• Set tasks:
**A.** Decide whether each statement agrees with the passage below on the 2016 North Dakota gubernatorial election, answering yes or no and quoting the deciding words: (i) The primaries took place on June 14. (ii) Jack Dalrymple sought re-election to a second full term. (iii) The election was held under the 2013 rules.
**B.** According to the passage below on the 2016 North Dakota gubernatorial election, whom did Doug Burgum defeat in the general election?
**C.** Reproduce the passage below on the 2016 North Dakota gubernatorial election from "The primaries took" up to and including "of North Dakota.".

• Excerpted passage:
::::::
The 2016 North Dakota gubernatorial election was held on November 8, 2016, to elect the Governor and Lieutenant Governor of North Dakota, concurrently with the 2016 U.S. presidential election, as well as elections to the United States Senate, elections to the United States House of Representatives and various state and local elections. This would have been the first time North Dakotans selected a Governor under new voter ID requirements, in which a student ID was insufficient identification to vote, but a court ruling in August 2016 struck the down the provision; the election was held under the 2013 rules.

The primaries took place on June 14. This is the first open seat election since 2000. Incumbent Republican Jack Dalrymple announced that he would not run for re-election to a second full term in office. Doug Burgum (R) defeated Marvin Nelson (DNPL) in the general election to become the new Governor of North Dakota.
::::::
• Record set:
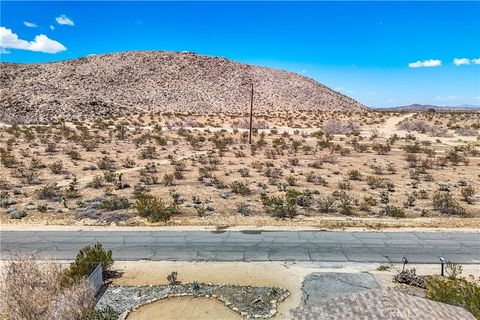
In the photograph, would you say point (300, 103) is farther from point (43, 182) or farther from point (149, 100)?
point (43, 182)

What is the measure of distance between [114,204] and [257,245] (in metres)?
10.6

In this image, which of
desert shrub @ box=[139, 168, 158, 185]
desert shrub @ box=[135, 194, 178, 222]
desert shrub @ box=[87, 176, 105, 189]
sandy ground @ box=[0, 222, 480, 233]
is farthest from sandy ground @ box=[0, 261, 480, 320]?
desert shrub @ box=[139, 168, 158, 185]

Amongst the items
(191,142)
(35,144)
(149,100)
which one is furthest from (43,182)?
(149,100)

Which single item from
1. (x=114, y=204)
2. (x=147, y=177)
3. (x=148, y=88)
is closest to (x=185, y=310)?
(x=114, y=204)

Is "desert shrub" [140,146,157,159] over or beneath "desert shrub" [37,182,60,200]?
over

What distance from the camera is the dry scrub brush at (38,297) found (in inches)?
455

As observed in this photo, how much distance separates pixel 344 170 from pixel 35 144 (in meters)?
33.1

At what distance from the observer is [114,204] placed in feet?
86.2

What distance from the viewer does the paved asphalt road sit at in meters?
18.7

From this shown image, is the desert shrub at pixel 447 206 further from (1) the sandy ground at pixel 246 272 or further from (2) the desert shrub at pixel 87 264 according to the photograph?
(2) the desert shrub at pixel 87 264

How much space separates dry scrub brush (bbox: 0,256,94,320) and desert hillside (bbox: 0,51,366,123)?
67938 millimetres

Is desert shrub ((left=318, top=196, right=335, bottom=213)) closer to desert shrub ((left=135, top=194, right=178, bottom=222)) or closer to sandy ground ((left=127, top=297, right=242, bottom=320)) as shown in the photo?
desert shrub ((left=135, top=194, right=178, bottom=222))

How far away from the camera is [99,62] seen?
124m

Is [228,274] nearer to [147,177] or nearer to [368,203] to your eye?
[368,203]
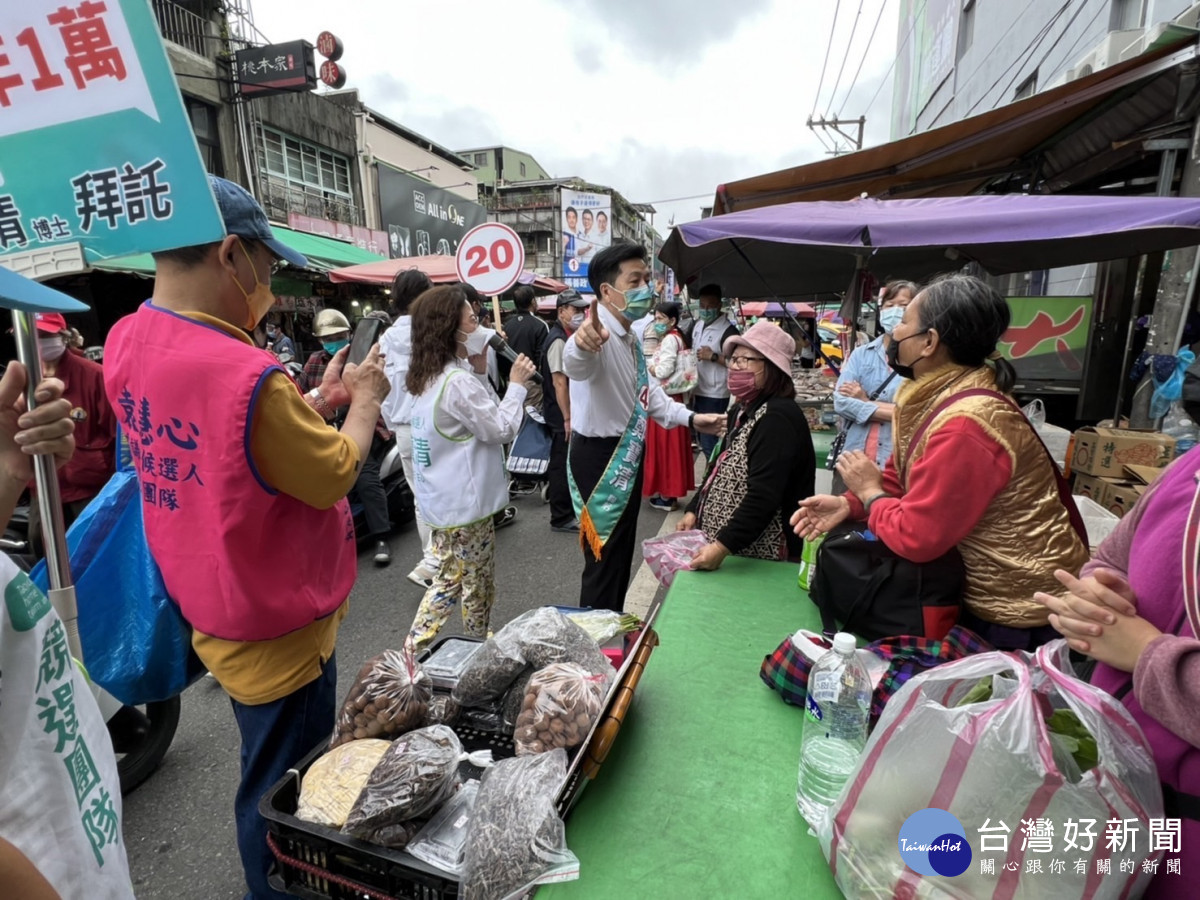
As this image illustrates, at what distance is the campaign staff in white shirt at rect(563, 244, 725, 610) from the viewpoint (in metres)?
2.98

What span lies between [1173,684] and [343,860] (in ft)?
5.08

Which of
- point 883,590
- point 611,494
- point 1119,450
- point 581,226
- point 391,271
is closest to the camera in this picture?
point 883,590

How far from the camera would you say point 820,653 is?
1.66m

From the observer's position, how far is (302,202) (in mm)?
15555

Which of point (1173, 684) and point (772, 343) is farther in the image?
point (772, 343)

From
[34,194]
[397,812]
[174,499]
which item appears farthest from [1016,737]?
[34,194]

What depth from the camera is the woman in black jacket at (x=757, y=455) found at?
7.70 ft

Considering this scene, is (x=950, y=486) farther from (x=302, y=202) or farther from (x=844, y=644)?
(x=302, y=202)

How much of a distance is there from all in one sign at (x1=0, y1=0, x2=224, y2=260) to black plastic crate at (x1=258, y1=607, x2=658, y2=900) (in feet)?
4.20

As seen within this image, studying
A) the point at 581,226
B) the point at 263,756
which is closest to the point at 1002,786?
the point at 263,756

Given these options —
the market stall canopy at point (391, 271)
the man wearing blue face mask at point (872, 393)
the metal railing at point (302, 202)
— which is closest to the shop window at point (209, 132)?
the metal railing at point (302, 202)

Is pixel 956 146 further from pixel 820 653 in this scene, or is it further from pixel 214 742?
pixel 214 742

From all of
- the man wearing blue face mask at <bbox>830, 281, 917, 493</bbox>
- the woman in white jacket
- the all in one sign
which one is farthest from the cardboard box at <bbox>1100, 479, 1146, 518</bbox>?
the all in one sign

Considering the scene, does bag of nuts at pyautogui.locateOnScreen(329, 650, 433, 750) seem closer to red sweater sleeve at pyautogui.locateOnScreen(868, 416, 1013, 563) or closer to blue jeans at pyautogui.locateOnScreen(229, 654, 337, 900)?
blue jeans at pyautogui.locateOnScreen(229, 654, 337, 900)
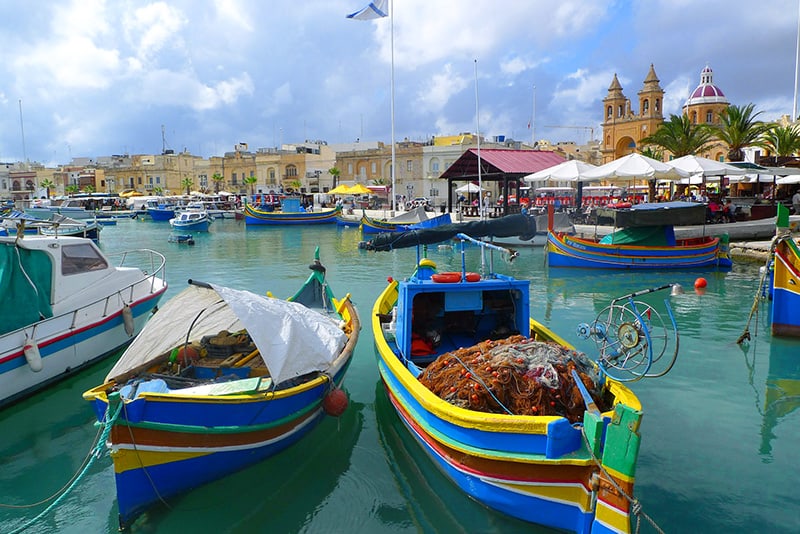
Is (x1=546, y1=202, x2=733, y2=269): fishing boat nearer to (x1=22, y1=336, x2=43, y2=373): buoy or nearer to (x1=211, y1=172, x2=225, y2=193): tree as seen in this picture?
(x1=22, y1=336, x2=43, y2=373): buoy

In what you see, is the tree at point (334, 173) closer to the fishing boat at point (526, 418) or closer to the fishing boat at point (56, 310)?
the fishing boat at point (56, 310)

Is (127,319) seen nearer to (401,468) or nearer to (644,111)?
(401,468)

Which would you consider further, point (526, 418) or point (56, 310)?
point (56, 310)

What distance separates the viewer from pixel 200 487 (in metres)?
6.91

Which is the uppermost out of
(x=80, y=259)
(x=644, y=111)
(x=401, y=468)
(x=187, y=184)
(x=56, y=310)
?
(x=644, y=111)

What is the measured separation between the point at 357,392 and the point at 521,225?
4.99 metres

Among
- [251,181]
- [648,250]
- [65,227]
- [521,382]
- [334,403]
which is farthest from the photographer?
::::::
• Set of answers:
**A.**
(i) Yes: "The primaries took place on June 14."
(ii) No: "Incumbent Republican Jack Dalrymple announced that he would not run for re-election to a second full term in office."
(iii) Yes: "the election was held under the 2013 rules"

**B.** Marvin Nelson (DNPL)

**C.**
The primaries took place on June 14. This is the first open seat election since 2000. Incumbent Republican Jack Dalrymple announced that he would not run for re-election to a second full term in office. Doug Burgum (R) defeated Marvin Nelson (DNPL) in the general election to become the new Governor of North Dakota.